Creating a Lexical Analyzer in C

Question

You've asked a few question since this one, so I guess you've moved on. There are a few things that can be noted about your problem and your start at a solution that can help others starting to solve a similar problem. You'll also find that people can often be slow at answering things that are obvious homework. We often wait until homework deadlines have passed. :-)

First, I noted you used a few features specific to Borland C compiler which are non-standard and would not make the solution portable or generic. YOu could solve the problem without them just fine, and that is usually a good choice. For example, you used #include <conio.h> just to clear the screen with a clrscr(); which is probably unnecessary and not relevant to the lexer problem.
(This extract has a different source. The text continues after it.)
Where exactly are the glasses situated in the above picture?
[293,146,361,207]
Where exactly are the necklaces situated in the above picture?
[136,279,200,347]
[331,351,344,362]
I tested the program, and as written it works! It transcribes all the lines of the file Sum.c to stdout. If you only saw a blank screen it is because it could not find the file. Either you did not write it to your C:\ directory or had a different name. As already mentioned by @WhozCraig you need to check that the file was found and opened properly.

I see you are using the C function strtok to divide the input up into tokens. There are some nice examples of using this in the documentation you could include in your code, which do more than your simple case. As mentioned by @Grijesh Chauhan there are more separators to consider than \n, or end-of-line. What about spaces and tabs, for example.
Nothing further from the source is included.